**Stored dataset items:**
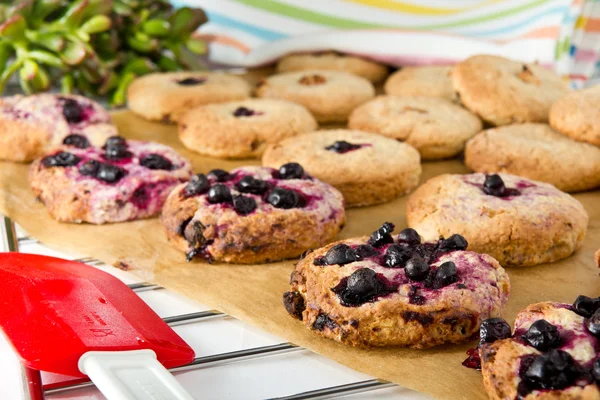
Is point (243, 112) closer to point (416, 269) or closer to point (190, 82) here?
point (190, 82)

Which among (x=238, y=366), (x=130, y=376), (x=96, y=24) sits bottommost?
(x=238, y=366)

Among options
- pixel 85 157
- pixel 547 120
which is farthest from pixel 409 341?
pixel 547 120

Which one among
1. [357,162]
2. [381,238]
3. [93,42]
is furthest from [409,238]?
[93,42]

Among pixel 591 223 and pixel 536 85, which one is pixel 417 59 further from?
pixel 591 223

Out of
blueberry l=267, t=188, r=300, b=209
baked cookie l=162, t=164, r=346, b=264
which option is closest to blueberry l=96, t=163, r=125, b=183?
baked cookie l=162, t=164, r=346, b=264

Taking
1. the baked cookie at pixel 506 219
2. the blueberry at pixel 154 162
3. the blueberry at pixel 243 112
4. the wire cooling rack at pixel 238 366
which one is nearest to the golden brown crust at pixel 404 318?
the wire cooling rack at pixel 238 366

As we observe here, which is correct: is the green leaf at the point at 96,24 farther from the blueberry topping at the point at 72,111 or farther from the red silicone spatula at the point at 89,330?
the red silicone spatula at the point at 89,330

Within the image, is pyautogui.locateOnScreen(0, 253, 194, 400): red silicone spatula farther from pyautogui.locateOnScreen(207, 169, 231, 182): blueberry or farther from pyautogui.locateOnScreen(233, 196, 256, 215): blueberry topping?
pyautogui.locateOnScreen(207, 169, 231, 182): blueberry
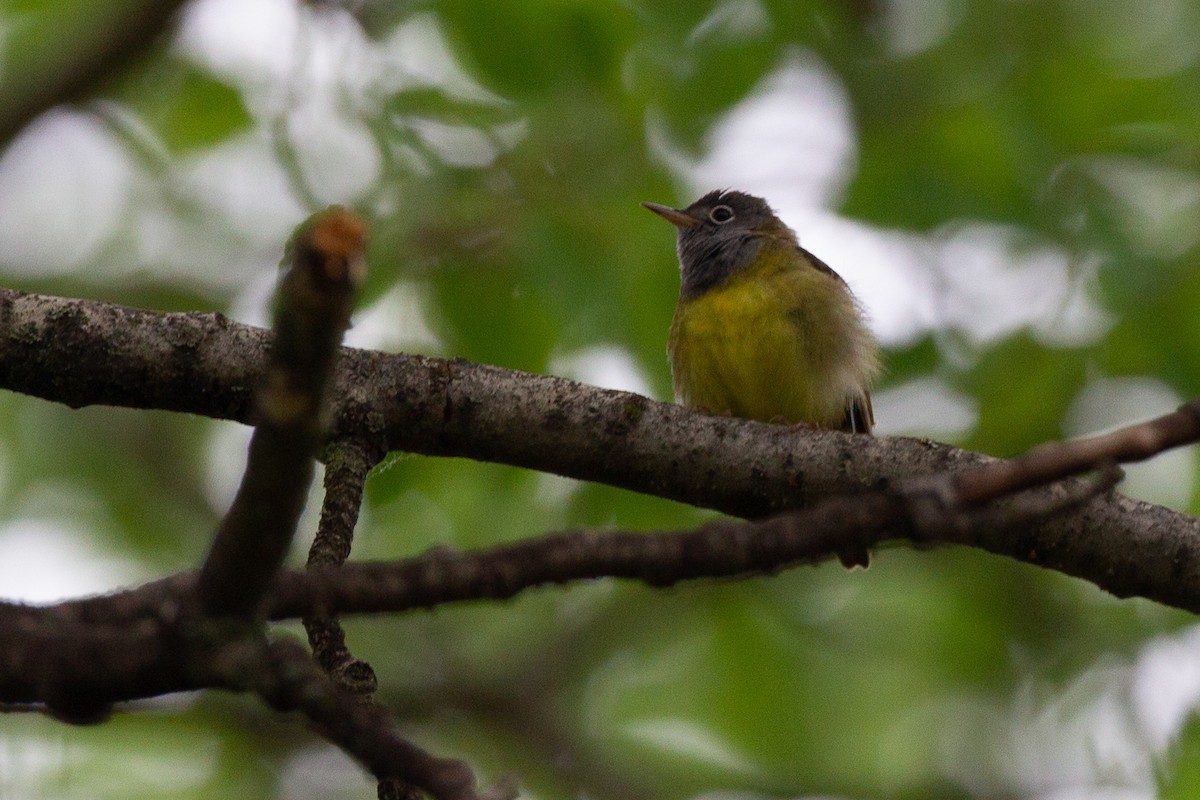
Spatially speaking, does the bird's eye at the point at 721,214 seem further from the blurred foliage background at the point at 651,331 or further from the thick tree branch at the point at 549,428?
the thick tree branch at the point at 549,428

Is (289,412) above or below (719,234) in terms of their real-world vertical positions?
below

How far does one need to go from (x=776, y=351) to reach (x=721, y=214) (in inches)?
88.7

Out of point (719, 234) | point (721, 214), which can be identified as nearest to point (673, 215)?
point (719, 234)

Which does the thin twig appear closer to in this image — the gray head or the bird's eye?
the gray head

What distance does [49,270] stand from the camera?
8086 millimetres

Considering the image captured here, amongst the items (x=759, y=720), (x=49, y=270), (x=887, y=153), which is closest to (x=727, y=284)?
(x=887, y=153)

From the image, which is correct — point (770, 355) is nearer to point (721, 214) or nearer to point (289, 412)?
point (721, 214)

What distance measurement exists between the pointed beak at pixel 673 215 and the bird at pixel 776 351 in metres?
0.05

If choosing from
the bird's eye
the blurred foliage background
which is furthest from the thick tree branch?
the bird's eye

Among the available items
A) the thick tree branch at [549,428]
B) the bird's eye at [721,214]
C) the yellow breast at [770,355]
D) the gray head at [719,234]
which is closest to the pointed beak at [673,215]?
the gray head at [719,234]

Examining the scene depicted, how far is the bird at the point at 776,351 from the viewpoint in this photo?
651 cm

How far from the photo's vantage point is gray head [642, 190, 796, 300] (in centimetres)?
726

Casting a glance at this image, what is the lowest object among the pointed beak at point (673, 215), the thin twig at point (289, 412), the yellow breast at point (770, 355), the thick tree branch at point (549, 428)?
the thin twig at point (289, 412)

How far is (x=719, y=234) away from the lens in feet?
26.6
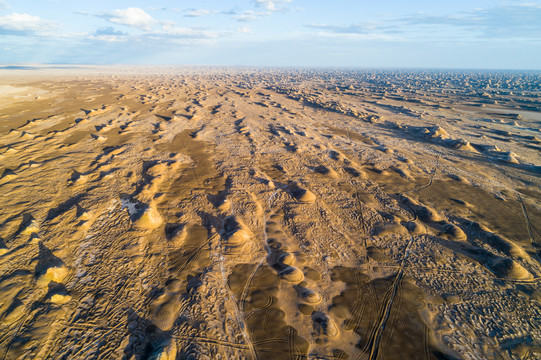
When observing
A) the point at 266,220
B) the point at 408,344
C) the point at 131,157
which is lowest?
the point at 408,344

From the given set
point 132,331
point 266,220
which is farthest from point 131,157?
point 132,331

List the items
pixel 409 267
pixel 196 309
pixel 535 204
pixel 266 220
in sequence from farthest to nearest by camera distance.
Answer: pixel 535 204 → pixel 266 220 → pixel 409 267 → pixel 196 309

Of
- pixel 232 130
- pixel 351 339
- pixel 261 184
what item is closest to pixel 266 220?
pixel 261 184

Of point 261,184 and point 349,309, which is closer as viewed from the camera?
point 349,309

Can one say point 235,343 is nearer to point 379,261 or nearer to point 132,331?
point 132,331

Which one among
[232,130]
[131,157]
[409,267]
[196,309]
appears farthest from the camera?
[232,130]

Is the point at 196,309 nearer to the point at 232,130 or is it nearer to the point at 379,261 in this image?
the point at 379,261

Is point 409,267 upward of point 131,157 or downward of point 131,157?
downward
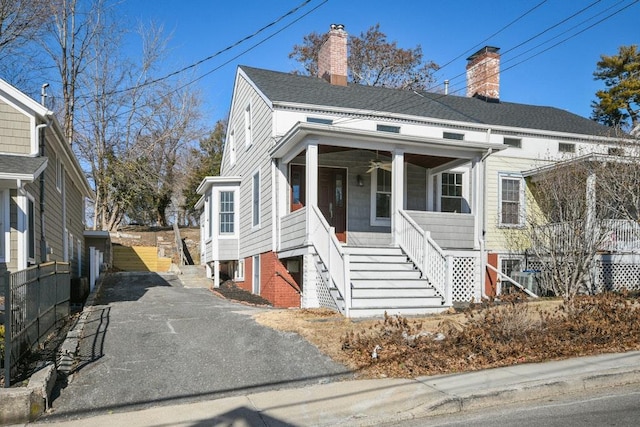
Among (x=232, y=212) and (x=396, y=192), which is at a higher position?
(x=396, y=192)

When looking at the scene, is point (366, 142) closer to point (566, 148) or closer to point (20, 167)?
point (20, 167)

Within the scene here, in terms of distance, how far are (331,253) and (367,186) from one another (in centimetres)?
→ 501

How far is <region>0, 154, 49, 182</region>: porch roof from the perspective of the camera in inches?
406

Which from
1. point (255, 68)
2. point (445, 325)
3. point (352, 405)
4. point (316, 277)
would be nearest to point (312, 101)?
point (255, 68)

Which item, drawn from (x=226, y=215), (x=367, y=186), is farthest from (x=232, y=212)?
(x=367, y=186)

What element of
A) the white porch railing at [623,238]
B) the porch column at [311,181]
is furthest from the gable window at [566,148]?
the porch column at [311,181]

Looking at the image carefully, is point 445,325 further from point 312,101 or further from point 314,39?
point 314,39

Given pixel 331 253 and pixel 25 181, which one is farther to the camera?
pixel 331 253

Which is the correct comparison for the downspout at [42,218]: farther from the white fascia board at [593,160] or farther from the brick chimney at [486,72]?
the brick chimney at [486,72]

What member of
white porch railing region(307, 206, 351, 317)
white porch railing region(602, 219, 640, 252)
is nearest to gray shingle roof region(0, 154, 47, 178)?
white porch railing region(307, 206, 351, 317)

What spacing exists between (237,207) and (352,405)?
14539mm

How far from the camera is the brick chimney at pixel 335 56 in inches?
757

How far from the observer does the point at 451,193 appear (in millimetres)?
18312

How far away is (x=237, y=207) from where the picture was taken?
20203 millimetres
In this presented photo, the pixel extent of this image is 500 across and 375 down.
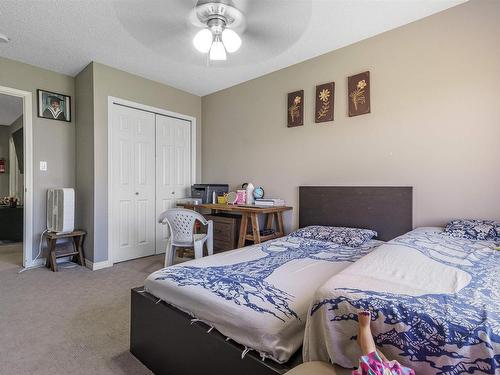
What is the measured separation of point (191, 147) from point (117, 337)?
2.98m

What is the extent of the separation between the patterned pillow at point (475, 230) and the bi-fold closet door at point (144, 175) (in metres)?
3.35

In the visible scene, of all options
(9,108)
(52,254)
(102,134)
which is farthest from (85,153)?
(9,108)

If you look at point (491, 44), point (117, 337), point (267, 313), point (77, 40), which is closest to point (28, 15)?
point (77, 40)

**Written request:**
Produce an exact copy of the lines from the line containing "When looking at" through the last line of the records, with no pictures and no other text.

**Answer to this problem:**
When looking at the scene, is point (366, 142) closer to point (566, 148) or closer to point (20, 167)?
point (20, 167)

Within the scene here, in terms of distance, how far are (331,253) and (367,186) from one another (in centimetres)?
→ 501

How far is <region>0, 154, 49, 182</region>: porch roof from the perspective of the camera in inches?
406

Which from
1. point (255, 68)
2. point (445, 325)
3. point (352, 405)
4. point (316, 277)
would be nearest to point (312, 101)?
point (255, 68)

Which item, drawn from (x=226, y=215), (x=367, y=186), is farthest from (x=232, y=212)?
(x=367, y=186)

What element of
A) the white porch railing at [623,238]
B) the porch column at [311,181]
is furthest from the gable window at [566,148]?
the porch column at [311,181]

Looking at the image carefully, is point 445,325 further from point 312,101 or further from point 314,39?
point 314,39

Given pixel 331 253 and pixel 25 181, which one is farther to the camera?
pixel 331 253

Which is the correct comparison for the downspout at [42,218]: farther from the white fascia board at [593,160] or farther from the brick chimney at [486,72]?
the brick chimney at [486,72]

What member of
white porch railing region(307, 206, 351, 317)
white porch railing region(602, 219, 640, 252)
is nearest to gray shingle roof region(0, 154, 47, 178)?
white porch railing region(307, 206, 351, 317)

What spacing exists between (237,207) and (352,405)?
14539mm

How far from the camera is the brick chimney at pixel 335 56 in inches?
757

How far from the observer does the point at 451,193 appear (in millimetres)?
18312

How far away is (x=237, y=207) from where the picture was taken?
20203 millimetres
In this presented photo, the pixel extent of this image is 500 across and 375 down.
What is the measured separation of point (191, 147) from point (117, 337)?
2.98m

What is the extent of the separation between the patterned pillow at point (475, 230) and the bi-fold closet door at point (144, 175) (in metres)?
3.35

In the visible scene, of all options
(9,108)
(52,254)
(102,134)
which is farthest from (85,153)?
(9,108)

If you look at point (491, 44), point (117, 337), point (267, 313), point (77, 40), which is closest to point (28, 15)?
point (77, 40)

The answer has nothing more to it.